During that year I worked at a few part-time jobs, including one at a local tutoring center where I helped high school students who were struggling in their math classes. I found that job to be unexpectedly appealing and it certainly put my degrees in math and statistics to good use. Among the students I tutored were two whom I helped prepare for the entrance exam at a local private, religious high school. I learned more about the school and liked what I learned. Next thing I knew, I applied for a job at that school and was hired as a full-time teacher because my degree in statistics, combined with some long-ago experience teaching statistics while I was in graduate school, were exactly what they were looking for at the time. The timing was perfect.

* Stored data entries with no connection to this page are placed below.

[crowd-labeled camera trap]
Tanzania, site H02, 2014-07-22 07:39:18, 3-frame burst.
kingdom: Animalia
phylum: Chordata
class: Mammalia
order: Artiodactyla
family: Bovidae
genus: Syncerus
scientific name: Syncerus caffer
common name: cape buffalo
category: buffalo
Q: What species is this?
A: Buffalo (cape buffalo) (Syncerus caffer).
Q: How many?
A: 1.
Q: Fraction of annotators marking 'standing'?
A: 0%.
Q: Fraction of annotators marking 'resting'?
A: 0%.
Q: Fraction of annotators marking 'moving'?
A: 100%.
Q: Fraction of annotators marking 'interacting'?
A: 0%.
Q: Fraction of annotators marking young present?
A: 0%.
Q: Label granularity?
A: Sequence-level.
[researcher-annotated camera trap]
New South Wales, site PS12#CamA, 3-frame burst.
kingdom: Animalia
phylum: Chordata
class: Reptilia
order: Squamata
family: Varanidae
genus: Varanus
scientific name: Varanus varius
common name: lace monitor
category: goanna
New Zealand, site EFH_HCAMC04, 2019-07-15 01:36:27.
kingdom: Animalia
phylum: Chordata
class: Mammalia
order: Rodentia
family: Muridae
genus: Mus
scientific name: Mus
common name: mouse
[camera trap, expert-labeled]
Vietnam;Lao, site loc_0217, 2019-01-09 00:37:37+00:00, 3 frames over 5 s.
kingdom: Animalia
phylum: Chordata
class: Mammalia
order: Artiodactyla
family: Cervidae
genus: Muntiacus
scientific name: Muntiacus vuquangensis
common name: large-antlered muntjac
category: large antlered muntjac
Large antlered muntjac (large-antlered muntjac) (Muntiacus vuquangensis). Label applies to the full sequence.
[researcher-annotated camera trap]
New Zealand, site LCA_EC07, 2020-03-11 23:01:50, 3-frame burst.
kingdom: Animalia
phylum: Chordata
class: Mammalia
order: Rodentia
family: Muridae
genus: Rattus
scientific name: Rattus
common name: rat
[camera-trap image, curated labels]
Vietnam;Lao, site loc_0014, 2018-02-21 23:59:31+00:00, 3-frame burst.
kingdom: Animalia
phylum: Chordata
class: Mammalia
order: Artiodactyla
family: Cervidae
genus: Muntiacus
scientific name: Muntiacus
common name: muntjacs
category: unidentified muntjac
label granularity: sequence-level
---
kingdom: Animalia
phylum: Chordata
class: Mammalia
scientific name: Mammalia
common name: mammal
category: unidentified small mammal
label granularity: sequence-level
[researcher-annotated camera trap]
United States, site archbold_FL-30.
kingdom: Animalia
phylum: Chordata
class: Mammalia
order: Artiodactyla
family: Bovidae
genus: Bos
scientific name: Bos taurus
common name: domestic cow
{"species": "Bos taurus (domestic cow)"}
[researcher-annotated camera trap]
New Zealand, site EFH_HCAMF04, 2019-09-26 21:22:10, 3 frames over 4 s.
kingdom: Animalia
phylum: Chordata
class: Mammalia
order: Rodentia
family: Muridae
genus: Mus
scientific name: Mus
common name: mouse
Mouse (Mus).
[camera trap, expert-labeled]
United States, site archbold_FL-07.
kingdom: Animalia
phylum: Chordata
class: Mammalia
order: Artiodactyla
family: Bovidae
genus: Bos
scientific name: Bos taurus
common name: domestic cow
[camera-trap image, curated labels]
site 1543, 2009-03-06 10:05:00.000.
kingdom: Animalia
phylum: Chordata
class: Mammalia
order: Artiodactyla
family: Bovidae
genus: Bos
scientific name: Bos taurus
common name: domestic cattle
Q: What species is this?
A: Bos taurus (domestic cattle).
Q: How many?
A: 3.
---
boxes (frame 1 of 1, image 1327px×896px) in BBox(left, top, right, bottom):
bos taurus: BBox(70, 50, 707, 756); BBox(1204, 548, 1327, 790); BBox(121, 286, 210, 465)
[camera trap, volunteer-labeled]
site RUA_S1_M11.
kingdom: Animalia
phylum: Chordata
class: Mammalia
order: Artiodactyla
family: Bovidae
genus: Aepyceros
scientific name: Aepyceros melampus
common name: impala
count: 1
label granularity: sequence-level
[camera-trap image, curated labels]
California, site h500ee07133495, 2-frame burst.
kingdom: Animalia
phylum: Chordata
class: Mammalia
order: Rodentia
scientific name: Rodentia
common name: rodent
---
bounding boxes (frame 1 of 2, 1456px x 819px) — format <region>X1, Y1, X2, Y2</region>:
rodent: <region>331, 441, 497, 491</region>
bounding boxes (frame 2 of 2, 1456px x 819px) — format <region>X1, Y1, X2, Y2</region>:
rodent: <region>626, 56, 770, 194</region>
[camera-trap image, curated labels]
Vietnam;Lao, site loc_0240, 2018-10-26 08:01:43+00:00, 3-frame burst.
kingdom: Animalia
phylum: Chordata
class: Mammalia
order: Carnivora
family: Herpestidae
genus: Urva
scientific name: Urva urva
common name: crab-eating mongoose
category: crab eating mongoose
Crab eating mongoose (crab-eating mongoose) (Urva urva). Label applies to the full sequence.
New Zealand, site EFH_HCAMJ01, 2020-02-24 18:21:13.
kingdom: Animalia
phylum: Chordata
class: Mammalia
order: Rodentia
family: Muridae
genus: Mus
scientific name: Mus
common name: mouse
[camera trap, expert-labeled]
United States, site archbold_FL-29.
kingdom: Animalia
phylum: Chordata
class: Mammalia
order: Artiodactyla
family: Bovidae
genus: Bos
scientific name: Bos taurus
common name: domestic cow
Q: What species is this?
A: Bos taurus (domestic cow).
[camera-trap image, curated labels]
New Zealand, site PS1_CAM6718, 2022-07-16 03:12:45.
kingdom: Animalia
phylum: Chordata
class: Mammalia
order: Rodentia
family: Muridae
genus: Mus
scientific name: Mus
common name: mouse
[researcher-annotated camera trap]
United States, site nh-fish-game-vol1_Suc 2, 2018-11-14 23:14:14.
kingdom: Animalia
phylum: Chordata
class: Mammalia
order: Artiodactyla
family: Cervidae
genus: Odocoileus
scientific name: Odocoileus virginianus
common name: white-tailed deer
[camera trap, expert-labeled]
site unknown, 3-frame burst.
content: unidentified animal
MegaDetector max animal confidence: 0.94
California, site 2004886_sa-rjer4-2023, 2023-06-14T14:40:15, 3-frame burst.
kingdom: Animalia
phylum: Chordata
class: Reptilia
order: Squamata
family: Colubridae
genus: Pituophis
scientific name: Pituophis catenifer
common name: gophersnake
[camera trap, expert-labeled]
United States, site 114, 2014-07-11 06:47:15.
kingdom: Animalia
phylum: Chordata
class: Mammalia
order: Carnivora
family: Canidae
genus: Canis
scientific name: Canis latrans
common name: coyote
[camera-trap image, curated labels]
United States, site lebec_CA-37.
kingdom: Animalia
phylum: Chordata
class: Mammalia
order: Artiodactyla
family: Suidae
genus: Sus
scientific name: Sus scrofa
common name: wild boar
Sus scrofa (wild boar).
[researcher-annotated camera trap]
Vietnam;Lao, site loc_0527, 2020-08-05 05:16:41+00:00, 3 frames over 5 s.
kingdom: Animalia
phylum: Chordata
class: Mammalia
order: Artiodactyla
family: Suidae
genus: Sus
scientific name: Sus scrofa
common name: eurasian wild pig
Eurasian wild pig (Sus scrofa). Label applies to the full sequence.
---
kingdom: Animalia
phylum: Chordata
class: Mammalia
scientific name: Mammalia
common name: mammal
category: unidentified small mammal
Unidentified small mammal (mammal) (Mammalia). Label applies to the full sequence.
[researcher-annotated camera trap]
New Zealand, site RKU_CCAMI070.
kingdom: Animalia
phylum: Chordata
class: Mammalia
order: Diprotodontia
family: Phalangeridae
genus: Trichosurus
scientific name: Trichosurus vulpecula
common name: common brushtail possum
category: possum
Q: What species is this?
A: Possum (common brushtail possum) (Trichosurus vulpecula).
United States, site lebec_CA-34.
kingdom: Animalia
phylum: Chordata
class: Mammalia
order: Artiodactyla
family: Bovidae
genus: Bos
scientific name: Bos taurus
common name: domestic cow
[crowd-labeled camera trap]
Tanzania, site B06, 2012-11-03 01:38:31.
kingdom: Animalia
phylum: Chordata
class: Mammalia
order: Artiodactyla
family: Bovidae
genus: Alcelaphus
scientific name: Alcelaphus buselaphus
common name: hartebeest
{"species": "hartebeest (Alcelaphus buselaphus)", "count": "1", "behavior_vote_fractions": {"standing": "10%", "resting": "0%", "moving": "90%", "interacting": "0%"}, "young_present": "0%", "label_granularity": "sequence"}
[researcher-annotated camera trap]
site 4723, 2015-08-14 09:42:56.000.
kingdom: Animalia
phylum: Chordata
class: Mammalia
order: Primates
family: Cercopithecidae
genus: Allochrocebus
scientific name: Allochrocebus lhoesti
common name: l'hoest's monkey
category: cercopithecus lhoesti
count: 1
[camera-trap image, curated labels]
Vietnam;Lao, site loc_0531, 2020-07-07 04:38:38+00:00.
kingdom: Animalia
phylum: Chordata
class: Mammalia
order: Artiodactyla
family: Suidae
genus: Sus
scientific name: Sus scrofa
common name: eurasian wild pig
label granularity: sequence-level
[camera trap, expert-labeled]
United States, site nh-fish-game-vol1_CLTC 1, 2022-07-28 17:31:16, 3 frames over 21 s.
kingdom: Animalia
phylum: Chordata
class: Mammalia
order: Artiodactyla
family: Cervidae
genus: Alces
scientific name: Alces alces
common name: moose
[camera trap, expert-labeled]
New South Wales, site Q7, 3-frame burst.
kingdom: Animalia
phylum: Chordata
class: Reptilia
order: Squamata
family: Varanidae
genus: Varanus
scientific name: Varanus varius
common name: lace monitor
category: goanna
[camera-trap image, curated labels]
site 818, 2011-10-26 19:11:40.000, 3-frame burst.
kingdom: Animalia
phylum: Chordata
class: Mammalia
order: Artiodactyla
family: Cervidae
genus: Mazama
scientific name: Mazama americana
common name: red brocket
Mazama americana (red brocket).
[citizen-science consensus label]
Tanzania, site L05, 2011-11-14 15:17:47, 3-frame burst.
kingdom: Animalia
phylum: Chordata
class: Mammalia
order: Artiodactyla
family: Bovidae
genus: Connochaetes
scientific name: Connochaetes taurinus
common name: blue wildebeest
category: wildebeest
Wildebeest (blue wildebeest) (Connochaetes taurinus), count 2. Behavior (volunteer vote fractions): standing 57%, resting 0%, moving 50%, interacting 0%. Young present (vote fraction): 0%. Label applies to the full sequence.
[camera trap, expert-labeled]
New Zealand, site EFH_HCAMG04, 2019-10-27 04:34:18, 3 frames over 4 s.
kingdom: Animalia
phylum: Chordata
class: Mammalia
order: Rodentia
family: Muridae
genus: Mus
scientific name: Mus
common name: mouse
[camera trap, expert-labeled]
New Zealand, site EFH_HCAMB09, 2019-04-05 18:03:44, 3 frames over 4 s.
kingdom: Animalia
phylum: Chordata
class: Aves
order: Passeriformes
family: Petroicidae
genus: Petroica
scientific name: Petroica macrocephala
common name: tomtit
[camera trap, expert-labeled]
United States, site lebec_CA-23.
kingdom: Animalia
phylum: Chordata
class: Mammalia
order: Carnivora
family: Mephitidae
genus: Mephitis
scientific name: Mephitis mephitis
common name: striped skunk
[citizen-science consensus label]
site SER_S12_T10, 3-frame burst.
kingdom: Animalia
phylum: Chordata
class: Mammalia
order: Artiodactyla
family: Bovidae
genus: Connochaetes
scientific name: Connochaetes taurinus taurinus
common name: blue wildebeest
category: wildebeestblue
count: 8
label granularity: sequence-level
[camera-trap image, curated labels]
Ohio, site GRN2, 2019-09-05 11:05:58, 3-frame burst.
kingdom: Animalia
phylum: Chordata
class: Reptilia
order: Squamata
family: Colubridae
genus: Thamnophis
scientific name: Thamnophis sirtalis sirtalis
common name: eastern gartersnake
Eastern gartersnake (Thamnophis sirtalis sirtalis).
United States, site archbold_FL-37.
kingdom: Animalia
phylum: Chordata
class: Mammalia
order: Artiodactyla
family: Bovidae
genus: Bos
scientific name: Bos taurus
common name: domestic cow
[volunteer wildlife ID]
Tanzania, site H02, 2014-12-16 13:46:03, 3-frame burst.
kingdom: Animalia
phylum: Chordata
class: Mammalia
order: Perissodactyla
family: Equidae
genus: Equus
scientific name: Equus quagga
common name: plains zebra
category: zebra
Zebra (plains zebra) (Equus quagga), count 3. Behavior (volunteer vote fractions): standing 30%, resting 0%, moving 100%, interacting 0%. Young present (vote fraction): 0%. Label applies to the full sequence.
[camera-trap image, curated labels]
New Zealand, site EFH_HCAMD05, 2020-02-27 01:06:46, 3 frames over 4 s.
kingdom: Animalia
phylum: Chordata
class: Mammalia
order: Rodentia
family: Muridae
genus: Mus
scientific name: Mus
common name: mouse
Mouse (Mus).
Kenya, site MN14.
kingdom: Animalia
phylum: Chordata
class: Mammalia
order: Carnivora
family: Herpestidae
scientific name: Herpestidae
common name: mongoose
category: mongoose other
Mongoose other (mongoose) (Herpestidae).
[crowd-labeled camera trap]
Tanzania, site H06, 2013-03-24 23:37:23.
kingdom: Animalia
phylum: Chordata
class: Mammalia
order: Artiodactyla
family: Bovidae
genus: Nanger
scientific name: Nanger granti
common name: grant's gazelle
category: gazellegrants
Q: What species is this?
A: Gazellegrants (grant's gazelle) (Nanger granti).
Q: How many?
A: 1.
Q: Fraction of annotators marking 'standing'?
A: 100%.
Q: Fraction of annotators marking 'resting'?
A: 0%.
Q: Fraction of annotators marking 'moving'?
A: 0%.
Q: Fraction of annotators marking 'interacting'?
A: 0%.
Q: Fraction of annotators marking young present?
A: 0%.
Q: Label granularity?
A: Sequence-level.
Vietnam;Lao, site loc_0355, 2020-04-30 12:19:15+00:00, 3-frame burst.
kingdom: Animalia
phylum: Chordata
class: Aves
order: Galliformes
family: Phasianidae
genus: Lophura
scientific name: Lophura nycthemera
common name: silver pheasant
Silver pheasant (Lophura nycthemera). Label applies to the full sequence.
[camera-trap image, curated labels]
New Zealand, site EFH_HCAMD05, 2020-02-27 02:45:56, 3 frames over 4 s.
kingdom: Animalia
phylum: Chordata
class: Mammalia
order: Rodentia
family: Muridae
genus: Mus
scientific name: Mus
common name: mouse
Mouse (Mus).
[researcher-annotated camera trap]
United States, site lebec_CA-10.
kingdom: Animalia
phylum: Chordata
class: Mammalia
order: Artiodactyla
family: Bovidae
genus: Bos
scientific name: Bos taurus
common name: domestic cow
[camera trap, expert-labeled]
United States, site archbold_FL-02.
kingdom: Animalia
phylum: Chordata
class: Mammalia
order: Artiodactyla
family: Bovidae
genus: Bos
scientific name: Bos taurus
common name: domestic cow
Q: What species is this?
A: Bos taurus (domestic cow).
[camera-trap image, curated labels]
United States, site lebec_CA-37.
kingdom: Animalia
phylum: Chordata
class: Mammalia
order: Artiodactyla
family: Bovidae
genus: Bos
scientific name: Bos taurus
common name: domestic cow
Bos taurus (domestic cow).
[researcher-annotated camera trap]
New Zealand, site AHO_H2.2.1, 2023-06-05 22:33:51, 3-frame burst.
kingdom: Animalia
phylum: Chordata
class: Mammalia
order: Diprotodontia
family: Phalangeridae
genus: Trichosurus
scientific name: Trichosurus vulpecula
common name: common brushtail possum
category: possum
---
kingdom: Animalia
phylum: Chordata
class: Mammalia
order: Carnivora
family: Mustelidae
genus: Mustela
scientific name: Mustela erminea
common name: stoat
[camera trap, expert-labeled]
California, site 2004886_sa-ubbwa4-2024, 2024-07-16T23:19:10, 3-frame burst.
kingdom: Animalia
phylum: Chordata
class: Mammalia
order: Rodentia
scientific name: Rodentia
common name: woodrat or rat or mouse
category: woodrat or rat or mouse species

I am now celebrating my 20th anniversary of service as a teacher at that school. After a challenging first year, I began to settle into my new role. It’s a difficult and time-consuming job, made more difficult by the pandemic. Every day presents new challenges. But I still find myself looking forward to every new day and whatever new adventures may come my way. My job as a teacher is much more rewarding than my previous position. The place where I teach is not just a school but a place of faith where classes begin with prayer and communion is celebrated regularly. I have chosen to stay there much longer than I had ever planned, not for the money, but because I feel I belong there. And I feel that I will know when it is time to leave.

Sadly, the company where I used to work was bought out by another company and all the people I knew from there have left or were forced to leave. Today I have absolutely no doubt that I was guided to make the correct decision all those years ago.

In looking back at the curious chain of events and ‘coincidences’ that led me to my current situation, I have come to believe that God has a plan for our lives and that we will receive guidance from God every step of the way if only we will listen for it. Our life journeys will involve difficulties, but we must continue to trust God at every step. In the words of one of my favorite prayers, by Saint Teresa of Avila, “May you trust God that you are exactly where you are meant to be.”